Why does the test dataset need the target variable in TabularList. Perform Regression with Tabular Learner

Shiva_K · May 1, 2020, 7:16am

Hello everybody, I am struggling with a regression problem where i am trying to predict the temperature of steel using a tabular learner.

DataFrame "df’ holds all my data, which is all of my data. It is from this that I derive
Train, validation and test. The shape is : (11660, 52)

30 % I split to test giving me 8162 for train and 3498 for test. By test, I want this to be
“THE HOLD OUT SET” which the model does not see, it is NOT the validation set which to monitor loss or choice of metric on.

Now, I use the TabularList class and the data block API as follows.

train_data : 70% of 11660 for training.
test_data : 30 % hold out. To obtain my model predictions on.

SETTING EVERYTHING UP
dep_var = “STL_TEMP”
cat_names = [‘col1’, ‘col2’]
cont_names = [col for col in list(df.columns) if col not in cat_names]
procs = [Categorify, Normalize] # my data has not missing values

Data block API time!

test = TabularList.from_df(test_data, cat_names=cat_names, cont_names=cont_names)

data = (TabularList.from_df(train_data, cat_names=cat_names, cont_names=cont_names, procs=procs)
.split_by_rand_pct(0.2)
.label_from_df(cols = dep_var, label_cls = FloatList)
.add_test(test) # ALL PROBLEMS START FROM HERE I GUESS!
.databunch())

When I print out data, I can see that Test set has dep_var as a feature., which is horrfying, I mean my model is predicting my target using my target.
Infact when I trained this model I get 99% accuracy for this precise reason, total bummer, was radically upset😢.

So I removed my target from test_data before I made the test DataBunch. That gave me a keyerror like so, this is for the add_test(test).

KeyError Traceback (most recent call last)
D:\anaconda\lib\site-packages\pandas\core\indexes\base.py in get_loc(self, key, method, tolerance)
2645 try:
-> 2646 return self._engine.get_loc(key)
2647 except KeyError:

pandas_libs\index.pyx in pandas._libs.index.IndexEngine.get_loc()

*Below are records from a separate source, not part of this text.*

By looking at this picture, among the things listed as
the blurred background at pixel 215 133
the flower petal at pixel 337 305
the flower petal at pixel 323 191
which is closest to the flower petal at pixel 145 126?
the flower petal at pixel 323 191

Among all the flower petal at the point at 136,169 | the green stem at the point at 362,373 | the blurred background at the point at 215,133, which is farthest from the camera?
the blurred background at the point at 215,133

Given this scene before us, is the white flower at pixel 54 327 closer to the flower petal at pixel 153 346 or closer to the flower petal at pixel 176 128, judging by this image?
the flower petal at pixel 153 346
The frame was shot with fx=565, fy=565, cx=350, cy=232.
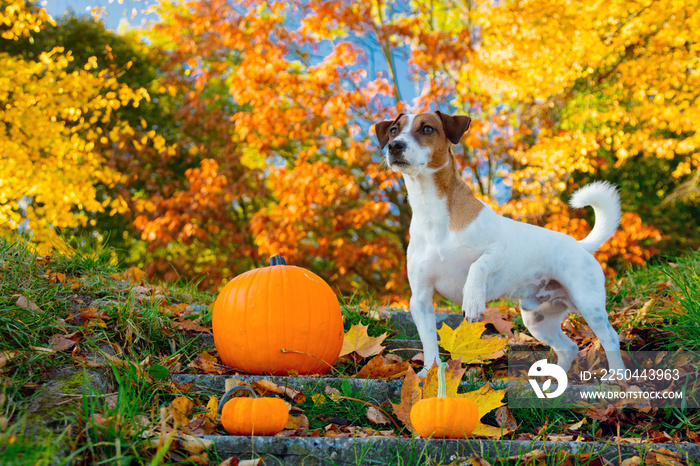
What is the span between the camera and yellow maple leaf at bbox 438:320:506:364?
251 centimetres

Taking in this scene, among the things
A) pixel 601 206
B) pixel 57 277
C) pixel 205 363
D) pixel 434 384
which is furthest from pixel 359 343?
pixel 57 277

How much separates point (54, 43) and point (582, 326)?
11.1 meters

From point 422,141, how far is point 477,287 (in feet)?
2.56

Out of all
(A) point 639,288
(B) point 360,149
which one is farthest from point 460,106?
(A) point 639,288

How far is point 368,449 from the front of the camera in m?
1.90

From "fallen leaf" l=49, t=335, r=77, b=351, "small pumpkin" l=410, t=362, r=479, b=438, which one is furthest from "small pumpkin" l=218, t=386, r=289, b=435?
"fallen leaf" l=49, t=335, r=77, b=351

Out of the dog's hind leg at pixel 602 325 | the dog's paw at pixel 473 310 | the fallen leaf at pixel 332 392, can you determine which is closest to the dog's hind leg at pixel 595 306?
the dog's hind leg at pixel 602 325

pandas_libs\hashtable_class_helper.pxi in pandas._libs.hashtable.PyObjectHashTable.get_item()

KeyError: ‘STL_TEMP’

During handling of the above exception, another exception occurred:

KeyError Traceback (most recent call last)
in
2 .split_by_rand_pct(0.2)
3 .label_from_df(cols = dep_var, label_cls = FloatList)
----> 4 .add_test(test)
5 .databunch())

~\AppData\Roaming\Python\Python37\site-packages\fastai\data_block.py in add_test(self, items, label, tfms, tfm_y)
561 else: labels = self.valid.y.new([label] * len(items)).process()
562 if isinstance(items, MixedItemList): items = self.valid.x.new(items.item_lists, inner_df=items.inner_df).process()
–> 563 elif isinstance(items, ItemList): items = self.valid.x.new(items.items, inner_df=items.inner_df).process()
564 else: items = self.valid.x.new(items).process()
565 self.test = self.valid.new(items, labels, tfms=tfms, tfm_y=tfm_y)

~\AppData\Roaming\Python\Python37\site-packages\fastai\data_block.py in process(self, processor)
82 if processor is not None: self.processor = processor
83 self.processor = listify(self.processor)
—> 84 for p in self.processor: p.process(self)
85 return self
86

~\AppData\Roaming\Python\Python37\site-packages\fastai\tabular\data.py in process(self, ds)
60 return
61 for i,proc in enumerate(self.procs):
—> 62 if isinstance(proc, TabularProc): proc(ds.inner_df, test=True)
63 else:
64 #cat and cont names may have been changed by transform (like Fill_NA)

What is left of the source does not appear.